───── Task data
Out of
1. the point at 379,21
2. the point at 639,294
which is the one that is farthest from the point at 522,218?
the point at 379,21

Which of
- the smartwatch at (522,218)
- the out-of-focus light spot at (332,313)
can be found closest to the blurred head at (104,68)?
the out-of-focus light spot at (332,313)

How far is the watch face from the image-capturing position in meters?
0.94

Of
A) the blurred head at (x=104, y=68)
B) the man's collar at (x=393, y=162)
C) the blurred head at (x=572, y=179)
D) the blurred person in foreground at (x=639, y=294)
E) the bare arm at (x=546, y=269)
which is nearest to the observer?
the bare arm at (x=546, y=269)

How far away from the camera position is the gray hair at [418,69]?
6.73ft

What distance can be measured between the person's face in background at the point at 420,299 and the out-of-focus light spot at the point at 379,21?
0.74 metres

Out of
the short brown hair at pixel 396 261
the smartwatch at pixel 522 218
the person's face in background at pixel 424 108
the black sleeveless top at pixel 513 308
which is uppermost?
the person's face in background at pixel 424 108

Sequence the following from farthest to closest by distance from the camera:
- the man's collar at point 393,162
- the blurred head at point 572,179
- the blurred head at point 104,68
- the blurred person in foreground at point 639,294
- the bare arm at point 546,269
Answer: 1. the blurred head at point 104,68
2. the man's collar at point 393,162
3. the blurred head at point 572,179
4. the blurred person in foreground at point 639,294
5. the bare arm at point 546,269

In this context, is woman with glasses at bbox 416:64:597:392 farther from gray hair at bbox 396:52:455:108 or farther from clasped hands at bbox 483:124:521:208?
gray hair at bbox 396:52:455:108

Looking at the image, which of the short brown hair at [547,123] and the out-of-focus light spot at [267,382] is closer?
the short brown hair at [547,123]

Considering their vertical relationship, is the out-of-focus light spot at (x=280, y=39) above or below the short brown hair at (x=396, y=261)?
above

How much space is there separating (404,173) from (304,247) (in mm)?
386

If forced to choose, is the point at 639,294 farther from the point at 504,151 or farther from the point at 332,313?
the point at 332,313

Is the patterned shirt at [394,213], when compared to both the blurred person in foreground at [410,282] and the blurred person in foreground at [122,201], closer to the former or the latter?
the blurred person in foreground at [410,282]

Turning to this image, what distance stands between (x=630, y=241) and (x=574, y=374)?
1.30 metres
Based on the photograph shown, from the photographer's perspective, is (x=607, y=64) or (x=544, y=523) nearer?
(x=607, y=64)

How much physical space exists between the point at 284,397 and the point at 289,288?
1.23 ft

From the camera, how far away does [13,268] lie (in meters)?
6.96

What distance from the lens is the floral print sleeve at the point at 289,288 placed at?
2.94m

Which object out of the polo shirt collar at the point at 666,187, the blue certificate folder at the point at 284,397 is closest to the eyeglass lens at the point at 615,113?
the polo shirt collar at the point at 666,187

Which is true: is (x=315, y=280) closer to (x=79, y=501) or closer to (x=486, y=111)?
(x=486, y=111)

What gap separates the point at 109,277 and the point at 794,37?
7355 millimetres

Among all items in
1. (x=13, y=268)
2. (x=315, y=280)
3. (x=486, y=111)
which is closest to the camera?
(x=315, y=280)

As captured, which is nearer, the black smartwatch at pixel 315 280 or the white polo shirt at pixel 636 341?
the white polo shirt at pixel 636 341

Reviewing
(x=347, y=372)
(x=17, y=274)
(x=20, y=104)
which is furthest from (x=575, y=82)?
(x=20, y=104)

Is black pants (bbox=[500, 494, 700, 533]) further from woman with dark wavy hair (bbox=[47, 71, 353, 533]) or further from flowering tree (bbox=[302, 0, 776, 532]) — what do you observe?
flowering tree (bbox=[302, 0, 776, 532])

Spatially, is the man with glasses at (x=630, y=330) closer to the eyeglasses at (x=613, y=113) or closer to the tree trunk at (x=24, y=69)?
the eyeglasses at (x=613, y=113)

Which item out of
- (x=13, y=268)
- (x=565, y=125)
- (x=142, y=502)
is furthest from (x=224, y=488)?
──────────
- Description of the task -
Reproduce all of the lines above verbatim, without altering any wording, spelling, or punctuation.

- The response -
Out of
1. the point at 379,21
2. the point at 639,294
which is the one that is farthest from the point at 522,218?
the point at 379,21

Which of
- the smartwatch at (522,218)
- the out-of-focus light spot at (332,313)
can be found closest to the blurred head at (104,68)?
the out-of-focus light spot at (332,313)

How far is the watch face from the image-capturing position in meters?
0.94

Of
A) the blurred head at (x=104, y=68)
B) the man's collar at (x=393, y=162)
C) the blurred head at (x=572, y=179)
D) the blurred person in foreground at (x=639, y=294)
E) the bare arm at (x=546, y=269)
which is nearest to the observer?
the bare arm at (x=546, y=269)

How far away from the camera position is the gray hair at [418,69]?
6.73ft

What distance can be measured between the person's face in background at the point at 420,299 and the out-of-focus light spot at the point at 379,21?
0.74 metres

Out of
the short brown hair at pixel 396 261
the smartwatch at pixel 522 218
the person's face in background at pixel 424 108
the black sleeveless top at pixel 513 308
which is uppermost?
the person's face in background at pixel 424 108

Sequence the following from farthest to closest by distance from the camera:
- the man's collar at point 393,162
- the blurred head at point 572,179
- the blurred head at point 104,68
- the blurred person in foreground at point 639,294
- the bare arm at point 546,269
Answer: 1. the blurred head at point 104,68
2. the man's collar at point 393,162
3. the blurred head at point 572,179
4. the blurred person in foreground at point 639,294
5. the bare arm at point 546,269

In this context, is woman with glasses at bbox 416:64:597:392 farther from gray hair at bbox 396:52:455:108 or farther from clasped hands at bbox 483:124:521:208?
gray hair at bbox 396:52:455:108

Looking at the image, which of the short brown hair at [547,123] and the out-of-focus light spot at [267,382] is closer?
the short brown hair at [547,123]

Considering their vertical relationship, is the out-of-focus light spot at (x=280, y=39) above or below the short brown hair at (x=396, y=261)?
above

How much space is there separating (404,173) from (304,247) (in mm)?
386

If forced to choose, is the point at 639,294 farther from the point at 504,151 or farther from the point at 332,313?
the point at 332,313

Is the patterned shirt at [394,213], when compared to both the blurred person in foreground at [410,282] and the blurred person in foreground at [122,201], closer to the former or the latter?
the blurred person in foreground at [410,282]

Turning to this image, what distance stands between (x=630, y=241) and (x=574, y=374)?
1.30 metres
Based on the photograph shown, from the photographer's perspective, is (x=607, y=64) or (x=544, y=523) nearer?
(x=607, y=64)

How much physical space exists between the point at 284,397 and the point at 289,288?
1.23 ft

From the camera, how far away does [13,268] lie (in meters)?
6.96

What distance from the lens is the floral print sleeve at the point at 289,288 placed at?
2.94m

Which object out of the polo shirt collar at the point at 666,187, the blue certificate folder at the point at 284,397 is closest to the eyeglass lens at the point at 615,113?
the polo shirt collar at the point at 666,187

Which is true: is (x=315, y=280) closer to (x=79, y=501) or closer to (x=486, y=111)?
(x=486, y=111)

What gap separates the point at 109,277 and the point at 794,37?
7355 millimetres

Among all items in
1. (x=13, y=268)
2. (x=315, y=280)
3. (x=486, y=111)
which is closest to the camera?
(x=315, y=280)

As captured, which is nearer, the black smartwatch at pixel 315 280 or the white polo shirt at pixel 636 341?
the white polo shirt at pixel 636 341

Reviewing
(x=347, y=372)
(x=17, y=274)
(x=20, y=104)
which is furthest from (x=575, y=82)?
(x=20, y=104)

Is black pants (bbox=[500, 494, 700, 533]) further from woman with dark wavy hair (bbox=[47, 71, 353, 533]) or further from flowering tree (bbox=[302, 0, 776, 532]) — what do you observe?
flowering tree (bbox=[302, 0, 776, 532])

Spatially, is the man with glasses at (x=630, y=330) closer to the eyeglasses at (x=613, y=113) or closer to the tree trunk at (x=24, y=69)?
the eyeglasses at (x=613, y=113)

Which item out of
- (x=13, y=268)
- (x=565, y=125)
- (x=142, y=502)
is furthest from (x=224, y=488)?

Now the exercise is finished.